Por Luis Alejandro Rizzi.-

En el año 1957 la Corte Suprema del país resolvía el caso “Colalillo” declarando que, “en el caso de autos, la sentencia que rechaza la demanda omite toda consideración del documento oficial agregado a fs. 66, por razón de la oportunidad de su incorporación al juicio.
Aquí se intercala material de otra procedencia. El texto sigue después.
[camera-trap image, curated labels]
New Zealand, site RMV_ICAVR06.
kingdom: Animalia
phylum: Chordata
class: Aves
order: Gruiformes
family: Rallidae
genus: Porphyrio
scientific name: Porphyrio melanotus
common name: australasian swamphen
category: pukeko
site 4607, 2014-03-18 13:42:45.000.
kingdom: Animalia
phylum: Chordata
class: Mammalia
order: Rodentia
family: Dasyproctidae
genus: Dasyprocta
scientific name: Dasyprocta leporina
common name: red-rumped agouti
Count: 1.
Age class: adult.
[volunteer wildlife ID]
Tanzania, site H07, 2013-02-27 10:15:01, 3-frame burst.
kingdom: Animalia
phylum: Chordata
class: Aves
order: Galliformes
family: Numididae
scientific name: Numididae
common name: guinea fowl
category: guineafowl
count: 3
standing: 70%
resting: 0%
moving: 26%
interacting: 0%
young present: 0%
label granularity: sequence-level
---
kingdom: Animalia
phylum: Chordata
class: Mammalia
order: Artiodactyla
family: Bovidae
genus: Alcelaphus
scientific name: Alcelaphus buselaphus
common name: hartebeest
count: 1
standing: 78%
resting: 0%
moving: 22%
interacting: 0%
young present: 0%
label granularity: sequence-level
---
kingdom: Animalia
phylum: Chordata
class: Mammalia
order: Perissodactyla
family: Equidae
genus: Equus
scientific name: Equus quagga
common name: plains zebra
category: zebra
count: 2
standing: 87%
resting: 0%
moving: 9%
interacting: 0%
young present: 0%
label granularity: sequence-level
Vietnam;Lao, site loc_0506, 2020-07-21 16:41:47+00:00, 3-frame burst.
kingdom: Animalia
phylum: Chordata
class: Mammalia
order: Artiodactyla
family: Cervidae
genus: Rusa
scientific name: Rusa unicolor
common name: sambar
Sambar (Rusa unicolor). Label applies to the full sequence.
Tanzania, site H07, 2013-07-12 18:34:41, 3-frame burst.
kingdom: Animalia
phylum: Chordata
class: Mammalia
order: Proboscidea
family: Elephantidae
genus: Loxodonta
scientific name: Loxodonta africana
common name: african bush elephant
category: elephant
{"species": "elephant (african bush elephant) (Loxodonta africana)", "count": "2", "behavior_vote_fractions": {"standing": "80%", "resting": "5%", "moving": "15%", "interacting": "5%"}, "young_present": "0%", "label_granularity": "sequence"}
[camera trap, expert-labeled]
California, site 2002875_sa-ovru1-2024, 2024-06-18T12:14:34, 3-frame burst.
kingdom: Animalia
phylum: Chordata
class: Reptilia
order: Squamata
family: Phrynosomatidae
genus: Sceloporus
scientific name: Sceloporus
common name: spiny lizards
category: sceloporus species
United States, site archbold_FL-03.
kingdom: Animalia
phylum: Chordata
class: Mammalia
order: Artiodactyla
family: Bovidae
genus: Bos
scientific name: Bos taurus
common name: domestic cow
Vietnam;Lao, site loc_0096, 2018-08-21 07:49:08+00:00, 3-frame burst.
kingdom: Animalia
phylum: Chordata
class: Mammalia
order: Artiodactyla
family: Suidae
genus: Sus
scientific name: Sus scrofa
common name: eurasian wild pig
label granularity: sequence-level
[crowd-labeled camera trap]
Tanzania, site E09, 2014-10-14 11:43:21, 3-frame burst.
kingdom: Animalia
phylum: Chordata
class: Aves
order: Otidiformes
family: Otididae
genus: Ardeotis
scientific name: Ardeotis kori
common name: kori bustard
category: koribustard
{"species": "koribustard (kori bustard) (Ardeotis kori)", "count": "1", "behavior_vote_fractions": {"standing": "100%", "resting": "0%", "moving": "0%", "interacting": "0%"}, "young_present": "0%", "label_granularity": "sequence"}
Y aun cuando la solución del pleito puede depender de la existencia y autenticidad de la licencia en cuestión, el fallo se limita a comprobar la extemporaneidad de su presentación”.

En otro párrafo, la Corte decía: “porque la renuncia consciente a la verdad es incompatible con el servicio de la justicia.”

Vale esta consideración para ponderar la posible consecuencia que podrían tener declaraciones de Milei y del gobierno sobre el fallo de la Cámara de Apelaciones del Distrito Sur de Nueva York que revocó la condena a la Argentina por no haber hecho a los accionistas minoritarios una oferta de compra, en las mismas condiciones en que se expropió el 51%, que finalizó en un pago de cinco mil millones de dólares.

Cuando Milei dijo que tuvo que arreglar “la cagada de Kicillof de expropiar YPF” estaba reconociendo que esa expropiación fue ilegal y además la equiparó a un “robo”.

Es obvio que sería un argumento válido para pedir la anulación de la sentencia, ya que el propio Presidente de la Nación reconoció que esa expropiación fue ilegal, eso significa “una cagada”.

En Argentina, si se aplicara la “doctrina del fallo”, convertiría a la sentencia en “arbitraria”, no ya por no haber hecho una oferta de compra a los accionistas minoritarios, sino porque la causa de la expropiación sería ilegitima.

La fanfarronería suele generar costos.

Es posible que con ese argumento se llegue a la misma solución, la inviabilidad de la demanda del fondo Burford, ya que una falsa causa no puede ser fuente de derecho.

De todos modos, quedaría un resquicio; nadie puede ser obligado a ser socio del estado.

Milei y el gobierno, en definitiva, parecería estar más de acuerdo con el voto de la minoría, que respeta los derechos privados de propiedad.

Otra historia es la que hay detrás del fondo Burford, que se mantiene oculta.

Carlos Fara así comienza su nota de ayer en Perfil: “Una vez más, cuando la pelota estaba por entrar al arco, apareció Super Trump (que no es un grupo musical) y despejó la situación. No cualquiera tiene el teléfono de Dios; éste lo atiende y satisface la demanda del que llama. Pero como Dios es argentino, a veces sucede. “Es Argentina, no lo entenderías”. “Pero Fara, ¡no fue Trump, fue la Justicia!” ¿En serio? ¡Qué maravillosa casualidad!”

No hay duda, como decíamos ayer, fue un fallo “trabajado”.